# ÉNONCÉ:
Recopiez à l'identique, dans le texte sur les lettres de Proust, le passage situé entre « On est passé » et « du jeune Lucien. », ces deux bouts compris.

Des cravates un peu vives… un teint un peu blanc




commentaire : dans le cadre d'une importante vente de lettres, manuscrits et ouvrages, qui s'ouvre sur un exceptionnel ensemble consacré à Baudelaire (à découvrir absolument ici, sur le catalogue en ligne), et qui se tiendra le 4 novembre à Fontainebleau, on a découvert cette curiosité : un petit volume abrité dans un “boîtier de maroquin noir, dos lisse avec titre doré, plats recouverts de simili-bois avec pièce de titre de maroquin noir sur le premier” contenant deux lettres autographes inédites de Marcel Proust à sa mère, accompagnées de la fameuse photographie (prise en 1896 chez Otto, place de la Madeleine) où l'on voit un Marcel Proust, avec derrière lui Robert de Flers, et à son côté, Lucien Daudet, les yeux baissés sur lui et l'avant-bras négligemment appuyé sur son épaule.
Cette photo, du moins la nouvelle de la séance chez Otto, ne fut pas du goût de la famille Proust, qui devait se douter de la relation unissant Marcel Proust, alors âgé de 26 ans, et le jeune Lucien Daudet, de huit ans son cadet. Texte du catalogue : “Quand les parents de Marcel Proust, sans illusion sur ses tendances, apprirent l'existence de ces photographies, ils exigèrent qu'elles fussent détruites avant même de les avoir vues. Il s'ensuivit une violente dispute au cours de laquelle l'écrivain claqua une porte vitrée dont il brisa le verre. Cet incident inspira à sa mère, dans une lettre qu'elle lui écrivit, une métaphore sur le temple et le mariage juif. Marcel Proust accepta de ne pas mettre ces photographies en circulation, mais il transposa l'épisode dans son roman Jean Santeuil, où Lucien Daudet peut être reconnu sous les traits de Charlotte Clissette, et où l'altercation oppose Jean Santeuil à ses parents au sujet d'Henri de Réveillon”. 
On est passé à côté de ce dernier point en préparant l'édition du Prince des Cravates, la nouvelle de Lucien Daudet rééditée en 2016 à la Table Ronde. À propos de cravates, on notera dans la première lettre, la réjouissante allusion aux “cravates un peu vives” du jeune Lucien. 

Voici le texte des deux lettres.

Première lettre sur 6 pages
« Paris, 4 novembre 1896 à 10 h.

# DONNÉES DE DÉPART:
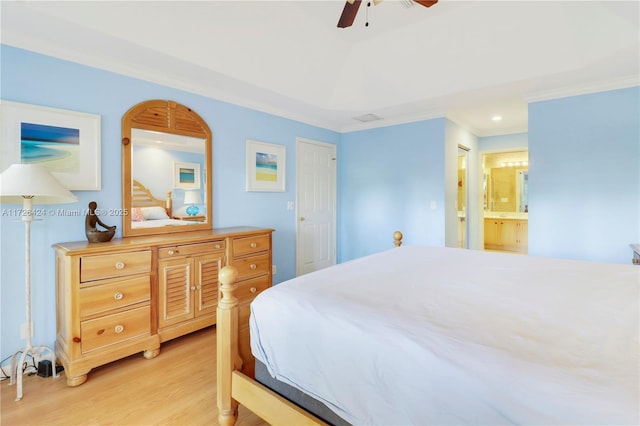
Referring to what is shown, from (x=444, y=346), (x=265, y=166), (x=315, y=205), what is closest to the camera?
(x=444, y=346)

# RÉPONSE FINALE:
On est passé à côté de ce dernier point en préparant l'édition du Prince des Cravates, la nouvelle de Lucien Daudet rééditée en 2016 à la Table Ronde. À propos de cravates, on notera dans la première lettre, la réjouissante allusion aux “cravates un peu vives” du jeune Lucien.